Elon Musk didn’t build up SpaceX and Tesla by tinkering in his garage. He grew them by investing large sums of cash into each:
The conventional wisdom of the time said to take a deep breath and wait for the next big thing to arrive in due course. Musk rejected that logic by throwing $100 million into SpaceX, $70 million into Tesla, and $10 million into SolarCity
All three companies compete in capital intensive industries, which is part of the reason there was historically so little innovation in these industries.
Where did he get hundreds of millions? From selling PayPal. How did he build PayPal (then called X.com)? He built it partly by investing millions he made from from Zip2:
He actually plowed the majority of the money he made from Zip2 into X.com. There were practical reasons for this decision. Investors catch a break under the tax law if they roll a windfall into a new venture within a couple of months. But even by Silicon Valley’s high-risk standards, it was shocking to put so much of one’s newfound wealth into something as iffy as an online bank. All told, Musk invested about $12 million into X.com, leaving him, after taxes, with $4 million or so for personal use.
How did he build Zip2? He built it by investing a lot of time and some money to building the software, funded partly by his father:
Errol Musk gave his sons $28,000 to help them through this period, but they were more or less broke after getting the office space, licensing software, and buying some equipment.
To summarize:
Compaq bought Zip2 in 1999 for $307 million. Musk made $22 million from the deal and poured almost all of it into his next venture, a start-up that would morph into PayPal. As the largest shareholder in PayPal, Musk became fantastically well-to-do when eBay acquired the company for $1.5 billion in 2002… The conventional wisdom of the time said to take a deep breath and wait for the next big thing to arrive in due course. Musk rejected that logic by throwing $100 million into SpaceX, $70 million into Tesla, and $10 million into SolarCity
Similarly, Steve Jobs invested $12 million he made from Apple to found Next and another $5 million to buy Pixar. He invested more in them over time.

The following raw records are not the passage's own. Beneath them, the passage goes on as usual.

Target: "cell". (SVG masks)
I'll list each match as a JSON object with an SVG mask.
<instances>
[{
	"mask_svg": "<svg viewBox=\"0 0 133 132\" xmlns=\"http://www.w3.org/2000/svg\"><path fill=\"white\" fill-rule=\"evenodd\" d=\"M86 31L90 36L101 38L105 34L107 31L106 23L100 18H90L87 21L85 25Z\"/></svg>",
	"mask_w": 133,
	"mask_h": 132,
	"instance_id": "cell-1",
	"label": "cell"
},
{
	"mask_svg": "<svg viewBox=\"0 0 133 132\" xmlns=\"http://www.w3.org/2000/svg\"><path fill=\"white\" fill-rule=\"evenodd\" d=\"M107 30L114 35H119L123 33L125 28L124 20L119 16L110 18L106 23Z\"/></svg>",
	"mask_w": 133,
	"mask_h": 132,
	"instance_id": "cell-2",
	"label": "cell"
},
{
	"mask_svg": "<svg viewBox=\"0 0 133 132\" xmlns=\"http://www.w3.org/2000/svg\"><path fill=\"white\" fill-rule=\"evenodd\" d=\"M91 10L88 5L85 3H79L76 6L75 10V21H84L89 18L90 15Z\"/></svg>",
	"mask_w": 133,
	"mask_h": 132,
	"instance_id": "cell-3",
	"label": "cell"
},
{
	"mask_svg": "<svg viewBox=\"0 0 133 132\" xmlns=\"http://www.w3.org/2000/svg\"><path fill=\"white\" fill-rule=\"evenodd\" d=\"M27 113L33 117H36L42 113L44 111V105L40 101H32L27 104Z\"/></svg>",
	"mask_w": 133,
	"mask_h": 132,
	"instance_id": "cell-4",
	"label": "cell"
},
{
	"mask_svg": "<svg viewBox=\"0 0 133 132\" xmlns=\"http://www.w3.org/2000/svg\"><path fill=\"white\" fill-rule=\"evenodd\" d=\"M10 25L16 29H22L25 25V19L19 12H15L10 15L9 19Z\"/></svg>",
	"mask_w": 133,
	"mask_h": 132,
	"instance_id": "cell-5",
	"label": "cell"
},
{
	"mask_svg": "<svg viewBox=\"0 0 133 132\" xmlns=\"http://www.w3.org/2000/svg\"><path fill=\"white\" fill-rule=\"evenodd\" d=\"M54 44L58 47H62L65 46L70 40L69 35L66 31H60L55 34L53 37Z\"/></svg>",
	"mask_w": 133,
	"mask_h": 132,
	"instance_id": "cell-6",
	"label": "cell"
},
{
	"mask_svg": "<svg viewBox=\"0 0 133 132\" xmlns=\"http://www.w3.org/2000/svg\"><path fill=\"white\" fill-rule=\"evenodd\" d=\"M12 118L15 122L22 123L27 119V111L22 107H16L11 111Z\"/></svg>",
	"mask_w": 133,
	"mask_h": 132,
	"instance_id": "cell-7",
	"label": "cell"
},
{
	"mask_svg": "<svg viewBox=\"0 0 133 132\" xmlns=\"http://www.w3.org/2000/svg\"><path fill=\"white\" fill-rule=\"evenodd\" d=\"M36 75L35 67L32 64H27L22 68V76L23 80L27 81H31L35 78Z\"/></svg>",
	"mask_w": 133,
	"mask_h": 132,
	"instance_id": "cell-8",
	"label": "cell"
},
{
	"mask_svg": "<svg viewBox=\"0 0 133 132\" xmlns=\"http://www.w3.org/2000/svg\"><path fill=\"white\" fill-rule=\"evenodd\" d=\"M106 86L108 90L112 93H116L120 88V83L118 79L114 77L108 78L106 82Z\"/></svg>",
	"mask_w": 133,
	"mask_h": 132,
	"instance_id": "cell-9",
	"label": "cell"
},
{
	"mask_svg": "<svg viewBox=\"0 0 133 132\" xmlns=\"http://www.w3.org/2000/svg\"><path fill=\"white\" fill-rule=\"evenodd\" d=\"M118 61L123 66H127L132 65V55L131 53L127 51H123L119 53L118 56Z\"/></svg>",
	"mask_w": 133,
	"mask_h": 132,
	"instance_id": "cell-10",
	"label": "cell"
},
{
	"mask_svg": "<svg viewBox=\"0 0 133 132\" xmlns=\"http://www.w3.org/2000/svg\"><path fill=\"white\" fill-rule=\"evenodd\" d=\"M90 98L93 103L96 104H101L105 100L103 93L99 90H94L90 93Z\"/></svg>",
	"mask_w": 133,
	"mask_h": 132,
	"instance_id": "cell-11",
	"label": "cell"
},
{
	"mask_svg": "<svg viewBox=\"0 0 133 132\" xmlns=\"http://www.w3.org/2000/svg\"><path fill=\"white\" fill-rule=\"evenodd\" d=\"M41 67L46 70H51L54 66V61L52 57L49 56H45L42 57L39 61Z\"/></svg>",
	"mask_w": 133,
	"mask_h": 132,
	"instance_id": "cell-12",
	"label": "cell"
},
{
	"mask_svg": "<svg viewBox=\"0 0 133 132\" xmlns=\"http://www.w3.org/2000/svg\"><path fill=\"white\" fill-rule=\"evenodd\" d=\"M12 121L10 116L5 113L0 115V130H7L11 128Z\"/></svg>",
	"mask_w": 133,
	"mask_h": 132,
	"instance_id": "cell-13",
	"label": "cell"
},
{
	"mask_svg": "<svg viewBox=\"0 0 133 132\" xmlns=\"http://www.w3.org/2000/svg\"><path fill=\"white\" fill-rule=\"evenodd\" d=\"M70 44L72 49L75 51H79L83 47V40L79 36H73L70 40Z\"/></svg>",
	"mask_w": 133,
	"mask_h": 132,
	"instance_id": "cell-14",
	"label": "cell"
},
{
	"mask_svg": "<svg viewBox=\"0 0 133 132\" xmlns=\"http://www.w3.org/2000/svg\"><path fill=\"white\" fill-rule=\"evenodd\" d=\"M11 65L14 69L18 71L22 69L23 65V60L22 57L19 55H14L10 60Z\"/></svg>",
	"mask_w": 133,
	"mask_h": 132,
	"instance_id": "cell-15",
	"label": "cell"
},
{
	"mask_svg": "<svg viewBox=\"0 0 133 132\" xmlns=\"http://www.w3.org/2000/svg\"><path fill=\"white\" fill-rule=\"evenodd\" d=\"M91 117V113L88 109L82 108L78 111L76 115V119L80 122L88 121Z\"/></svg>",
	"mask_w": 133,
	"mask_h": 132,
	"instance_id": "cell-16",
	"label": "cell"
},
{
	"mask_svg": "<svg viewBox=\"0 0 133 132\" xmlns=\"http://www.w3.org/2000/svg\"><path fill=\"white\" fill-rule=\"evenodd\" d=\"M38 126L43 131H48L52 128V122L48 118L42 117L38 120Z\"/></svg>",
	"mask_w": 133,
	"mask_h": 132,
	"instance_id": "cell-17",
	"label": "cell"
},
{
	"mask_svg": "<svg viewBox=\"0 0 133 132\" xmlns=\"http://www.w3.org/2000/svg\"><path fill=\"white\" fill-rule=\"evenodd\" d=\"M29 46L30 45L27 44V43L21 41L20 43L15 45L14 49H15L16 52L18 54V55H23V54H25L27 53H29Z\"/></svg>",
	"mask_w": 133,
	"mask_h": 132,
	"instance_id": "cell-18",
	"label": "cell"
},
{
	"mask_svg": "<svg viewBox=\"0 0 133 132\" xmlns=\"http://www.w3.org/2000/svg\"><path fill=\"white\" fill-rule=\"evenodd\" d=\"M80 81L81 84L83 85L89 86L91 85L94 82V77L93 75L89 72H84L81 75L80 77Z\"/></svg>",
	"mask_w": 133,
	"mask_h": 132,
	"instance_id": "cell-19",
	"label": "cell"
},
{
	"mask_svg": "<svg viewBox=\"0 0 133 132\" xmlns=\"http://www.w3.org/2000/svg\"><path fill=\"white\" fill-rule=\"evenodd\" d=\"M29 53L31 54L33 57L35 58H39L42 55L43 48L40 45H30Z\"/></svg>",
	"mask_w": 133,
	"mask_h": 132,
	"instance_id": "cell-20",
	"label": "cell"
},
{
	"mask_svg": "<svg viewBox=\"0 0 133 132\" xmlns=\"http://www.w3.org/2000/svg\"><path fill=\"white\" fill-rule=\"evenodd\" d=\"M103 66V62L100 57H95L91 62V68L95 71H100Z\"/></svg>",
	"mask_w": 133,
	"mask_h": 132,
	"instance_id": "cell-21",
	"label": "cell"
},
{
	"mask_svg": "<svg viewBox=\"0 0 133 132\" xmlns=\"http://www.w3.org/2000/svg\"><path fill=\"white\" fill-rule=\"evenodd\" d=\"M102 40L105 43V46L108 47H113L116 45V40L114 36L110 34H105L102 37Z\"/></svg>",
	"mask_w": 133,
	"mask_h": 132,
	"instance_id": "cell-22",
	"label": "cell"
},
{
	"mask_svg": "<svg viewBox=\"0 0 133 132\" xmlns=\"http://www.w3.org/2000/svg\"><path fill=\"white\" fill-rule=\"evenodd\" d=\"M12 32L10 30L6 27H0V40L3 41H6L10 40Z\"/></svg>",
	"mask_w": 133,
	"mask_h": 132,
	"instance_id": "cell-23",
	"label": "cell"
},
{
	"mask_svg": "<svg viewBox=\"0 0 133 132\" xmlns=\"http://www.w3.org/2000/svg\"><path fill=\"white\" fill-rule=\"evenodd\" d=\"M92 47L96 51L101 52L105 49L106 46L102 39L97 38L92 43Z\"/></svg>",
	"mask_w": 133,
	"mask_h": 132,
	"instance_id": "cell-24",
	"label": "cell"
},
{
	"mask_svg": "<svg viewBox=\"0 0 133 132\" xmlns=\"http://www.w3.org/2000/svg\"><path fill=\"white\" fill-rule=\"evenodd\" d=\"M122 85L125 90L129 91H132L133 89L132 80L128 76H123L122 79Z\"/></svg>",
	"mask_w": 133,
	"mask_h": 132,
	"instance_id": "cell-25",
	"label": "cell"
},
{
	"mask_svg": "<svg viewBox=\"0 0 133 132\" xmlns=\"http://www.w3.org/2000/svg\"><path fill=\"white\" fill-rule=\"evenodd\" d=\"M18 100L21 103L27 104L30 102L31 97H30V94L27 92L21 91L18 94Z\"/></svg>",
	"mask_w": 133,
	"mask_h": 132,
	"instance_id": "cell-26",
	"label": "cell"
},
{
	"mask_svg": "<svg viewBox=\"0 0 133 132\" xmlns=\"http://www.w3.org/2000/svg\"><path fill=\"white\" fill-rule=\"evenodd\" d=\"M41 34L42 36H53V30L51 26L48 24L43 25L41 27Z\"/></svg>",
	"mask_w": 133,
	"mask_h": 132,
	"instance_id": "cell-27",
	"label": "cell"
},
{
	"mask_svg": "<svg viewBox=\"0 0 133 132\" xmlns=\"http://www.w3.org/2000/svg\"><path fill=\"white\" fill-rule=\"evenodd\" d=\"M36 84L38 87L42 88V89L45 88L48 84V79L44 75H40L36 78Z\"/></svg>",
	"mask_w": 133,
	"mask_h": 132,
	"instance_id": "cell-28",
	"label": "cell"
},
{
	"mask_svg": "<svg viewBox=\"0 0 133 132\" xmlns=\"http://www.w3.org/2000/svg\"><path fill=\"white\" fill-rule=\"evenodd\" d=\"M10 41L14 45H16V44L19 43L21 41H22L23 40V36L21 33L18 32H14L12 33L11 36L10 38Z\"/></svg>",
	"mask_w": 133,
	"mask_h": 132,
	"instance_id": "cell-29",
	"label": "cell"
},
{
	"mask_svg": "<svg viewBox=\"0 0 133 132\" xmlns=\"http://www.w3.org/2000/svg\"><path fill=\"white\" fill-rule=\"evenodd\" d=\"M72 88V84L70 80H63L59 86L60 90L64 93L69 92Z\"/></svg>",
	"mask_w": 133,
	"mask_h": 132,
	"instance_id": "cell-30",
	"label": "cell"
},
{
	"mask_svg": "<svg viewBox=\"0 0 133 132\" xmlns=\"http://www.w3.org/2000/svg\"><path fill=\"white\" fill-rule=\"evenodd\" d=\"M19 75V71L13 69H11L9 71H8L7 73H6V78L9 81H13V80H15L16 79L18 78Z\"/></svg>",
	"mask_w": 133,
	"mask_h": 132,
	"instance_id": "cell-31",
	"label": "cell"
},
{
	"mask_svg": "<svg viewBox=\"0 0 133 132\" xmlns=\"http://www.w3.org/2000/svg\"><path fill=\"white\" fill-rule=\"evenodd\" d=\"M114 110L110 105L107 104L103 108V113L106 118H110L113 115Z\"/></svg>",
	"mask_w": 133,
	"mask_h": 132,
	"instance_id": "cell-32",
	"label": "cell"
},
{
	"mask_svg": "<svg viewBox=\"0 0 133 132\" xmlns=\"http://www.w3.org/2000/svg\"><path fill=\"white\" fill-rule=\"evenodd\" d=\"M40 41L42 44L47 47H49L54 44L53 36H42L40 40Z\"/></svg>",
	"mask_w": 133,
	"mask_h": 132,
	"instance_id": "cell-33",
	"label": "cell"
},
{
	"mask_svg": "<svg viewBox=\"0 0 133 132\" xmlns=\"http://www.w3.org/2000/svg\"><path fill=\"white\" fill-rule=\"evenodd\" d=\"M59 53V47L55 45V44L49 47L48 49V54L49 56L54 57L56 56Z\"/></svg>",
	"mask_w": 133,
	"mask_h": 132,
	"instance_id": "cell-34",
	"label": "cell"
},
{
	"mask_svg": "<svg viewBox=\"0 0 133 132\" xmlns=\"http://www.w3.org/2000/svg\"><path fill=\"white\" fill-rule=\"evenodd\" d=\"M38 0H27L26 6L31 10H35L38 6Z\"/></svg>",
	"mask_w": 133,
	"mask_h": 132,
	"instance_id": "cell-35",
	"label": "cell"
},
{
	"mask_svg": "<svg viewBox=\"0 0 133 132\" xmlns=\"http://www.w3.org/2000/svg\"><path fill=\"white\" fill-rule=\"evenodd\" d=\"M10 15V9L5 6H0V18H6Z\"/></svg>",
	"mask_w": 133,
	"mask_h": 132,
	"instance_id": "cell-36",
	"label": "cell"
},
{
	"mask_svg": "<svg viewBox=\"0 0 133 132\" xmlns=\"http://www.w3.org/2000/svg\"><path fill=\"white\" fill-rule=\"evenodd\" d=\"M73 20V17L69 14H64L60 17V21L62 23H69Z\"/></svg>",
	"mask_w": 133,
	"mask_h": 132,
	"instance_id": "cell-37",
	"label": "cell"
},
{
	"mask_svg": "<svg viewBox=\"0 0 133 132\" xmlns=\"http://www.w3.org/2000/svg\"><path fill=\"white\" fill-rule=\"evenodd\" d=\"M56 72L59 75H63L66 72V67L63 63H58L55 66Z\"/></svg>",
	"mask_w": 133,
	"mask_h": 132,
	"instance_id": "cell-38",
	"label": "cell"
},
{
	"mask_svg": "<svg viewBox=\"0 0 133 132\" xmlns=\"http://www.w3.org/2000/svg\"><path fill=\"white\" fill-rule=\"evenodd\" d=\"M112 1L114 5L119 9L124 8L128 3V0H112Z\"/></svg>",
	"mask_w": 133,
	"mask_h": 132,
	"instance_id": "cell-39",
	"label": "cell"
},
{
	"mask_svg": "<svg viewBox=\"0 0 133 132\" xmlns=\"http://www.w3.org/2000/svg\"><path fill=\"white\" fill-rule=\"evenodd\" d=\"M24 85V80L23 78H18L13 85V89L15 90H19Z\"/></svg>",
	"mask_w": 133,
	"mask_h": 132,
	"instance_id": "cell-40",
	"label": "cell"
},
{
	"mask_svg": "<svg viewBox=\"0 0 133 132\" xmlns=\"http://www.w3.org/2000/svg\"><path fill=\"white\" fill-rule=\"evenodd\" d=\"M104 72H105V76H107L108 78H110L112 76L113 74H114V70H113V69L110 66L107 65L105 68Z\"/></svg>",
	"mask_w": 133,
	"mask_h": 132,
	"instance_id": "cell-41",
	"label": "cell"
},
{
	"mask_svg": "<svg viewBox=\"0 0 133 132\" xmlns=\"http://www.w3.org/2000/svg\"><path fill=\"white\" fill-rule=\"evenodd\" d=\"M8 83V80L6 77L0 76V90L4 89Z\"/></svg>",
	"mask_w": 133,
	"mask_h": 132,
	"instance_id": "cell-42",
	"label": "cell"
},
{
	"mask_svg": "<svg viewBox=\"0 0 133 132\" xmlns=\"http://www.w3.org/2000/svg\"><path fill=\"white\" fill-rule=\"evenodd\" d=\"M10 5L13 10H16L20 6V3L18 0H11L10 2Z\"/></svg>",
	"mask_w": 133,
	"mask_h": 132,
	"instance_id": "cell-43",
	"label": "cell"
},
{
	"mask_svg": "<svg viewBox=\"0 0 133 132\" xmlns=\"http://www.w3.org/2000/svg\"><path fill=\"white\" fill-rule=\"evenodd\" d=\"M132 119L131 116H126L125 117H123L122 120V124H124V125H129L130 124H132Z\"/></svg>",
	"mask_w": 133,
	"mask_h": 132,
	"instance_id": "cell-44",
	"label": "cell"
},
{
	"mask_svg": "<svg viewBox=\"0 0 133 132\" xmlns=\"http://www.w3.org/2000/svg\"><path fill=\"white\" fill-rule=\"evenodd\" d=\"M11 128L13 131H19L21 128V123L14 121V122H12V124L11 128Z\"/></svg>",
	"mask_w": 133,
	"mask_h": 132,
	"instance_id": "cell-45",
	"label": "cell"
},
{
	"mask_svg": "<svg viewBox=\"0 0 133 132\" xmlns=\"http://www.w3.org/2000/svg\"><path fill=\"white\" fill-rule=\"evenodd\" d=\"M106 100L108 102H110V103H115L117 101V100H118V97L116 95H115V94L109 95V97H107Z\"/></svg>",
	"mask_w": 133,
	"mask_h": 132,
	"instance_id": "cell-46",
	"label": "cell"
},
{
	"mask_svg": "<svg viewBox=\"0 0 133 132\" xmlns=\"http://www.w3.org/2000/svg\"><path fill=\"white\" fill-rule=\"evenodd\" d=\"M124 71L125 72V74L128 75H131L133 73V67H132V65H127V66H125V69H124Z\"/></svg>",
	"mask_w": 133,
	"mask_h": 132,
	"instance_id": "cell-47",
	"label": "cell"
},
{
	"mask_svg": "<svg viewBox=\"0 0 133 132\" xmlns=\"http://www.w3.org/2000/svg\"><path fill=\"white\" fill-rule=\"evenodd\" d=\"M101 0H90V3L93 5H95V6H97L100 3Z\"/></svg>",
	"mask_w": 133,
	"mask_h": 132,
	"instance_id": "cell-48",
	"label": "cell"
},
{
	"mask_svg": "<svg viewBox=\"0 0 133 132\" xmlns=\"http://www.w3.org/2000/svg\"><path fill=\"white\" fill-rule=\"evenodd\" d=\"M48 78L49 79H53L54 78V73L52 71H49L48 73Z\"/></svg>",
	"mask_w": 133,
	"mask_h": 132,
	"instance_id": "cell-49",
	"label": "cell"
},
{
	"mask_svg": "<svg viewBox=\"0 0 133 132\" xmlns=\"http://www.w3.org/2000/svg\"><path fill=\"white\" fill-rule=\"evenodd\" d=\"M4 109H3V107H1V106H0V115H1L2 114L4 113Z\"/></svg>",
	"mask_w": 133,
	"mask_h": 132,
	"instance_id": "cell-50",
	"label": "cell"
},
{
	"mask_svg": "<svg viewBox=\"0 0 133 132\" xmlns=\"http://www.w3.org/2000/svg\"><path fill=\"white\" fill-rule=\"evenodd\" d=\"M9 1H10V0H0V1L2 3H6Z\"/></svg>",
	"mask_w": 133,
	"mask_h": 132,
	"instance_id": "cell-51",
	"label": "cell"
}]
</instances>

These cases of large concentrated bets are obvious, but large un-diversified risks are unavoidable, especially among successful entrepreneurs. From Zero to One:
The power law is not just important to investors; rather, it’s important to everybody because everybody is an investor. An entrepreneur makes a major investment just by spending her time working on a startup. Therefore every entrepreneur must think about whether her company is going to succeed and become valuable. Every individual is unavoidably an investor, too. When you choose a career, you act on your belief that the kind of work you do will be valuable decades from now.
The easiest way to amass great wealth is through compounded returns and some kind of competence. You could also be lucky, but luck doesn’t persist over time (otherwise it would be competence). So multiple games will ensure you revert to the mean.
Consider a coin flipping where you start with some balance, have some probability to double your money. You wager a fixed percentage of your wealth over every year
def play(
start: float,
prob_win: float,
wager: float,
num_rounds: int,
num_games: int,
seed: int = 42
):
random.seed(seed)
res = []
for _ in range(num_games):
cur_balance = start
for _ in range(num_rounds):
if cur_balance <= 0:
break
bet = min(cur_balance, max(1, wager * cur_balance))
results = bet if random.random() < prob_win else -bet
cur_balance += results
res.append(cur_balance)
print(f"Max {int(max(res)):,}")
print(f"Num wins: {len([r for r in res if r > 100]) / num_games}")
If you have no skill (50% chance of winning) you could get lucky but over time you’ll lose, especially if you’re making large bets. Here you bet 50% of your fortune with 50% odds of doubling your money:
>>> play(start=100, prob_win=0.5, wager=0.5, num_rounds=100, num_games=10000)
Max 65,821 (658%)
Num wins: 0.0045
Out of 10,000 people, only 0.45% made money and the luckiest made a 658% return over 100 rounds
But if you have competence (e.g. 60% chance of winning), some will do incredibly well:
>>> play(start=100, prob_win=0.6, wager=0.5, num_rounds=100, num_games=10000)
Max 3,886,686,899 (38,866,868%)
Num wins: 0.2351
Here 23% of people made money, and the best return was 38 million percent. But note, that majority still lost (76.49%). That’s because the bet size was too big given their probability of winning. The optimal bet size for a 10% edge and 100% payoff is 20%, but obviously the trade off is felt at the upper end with a considerably smaller max return:
>>> play(start=100, prob_win=0.6, wager=0.2, num_rounds=100, num_games=10000)
Max 737,947 (7379%)
Num wins: 0.8249
And this is the pattern you see with most successful entrepreneurs: concentrated repeated bets with odds in their favor.
Conspicuous consumption is still a relatively small amount of what successful people spend their money on. Even if you look at lavish purchases like Larry Ellison buying an island in Hawaii, the sums are relatively small: $300 million for someone worth $44 billion at the time. Extreme wealth is almost predicated on compound returns, and compounded returns only work when you invest capital in concentrated plays. No one becomes a billionaire through diversification.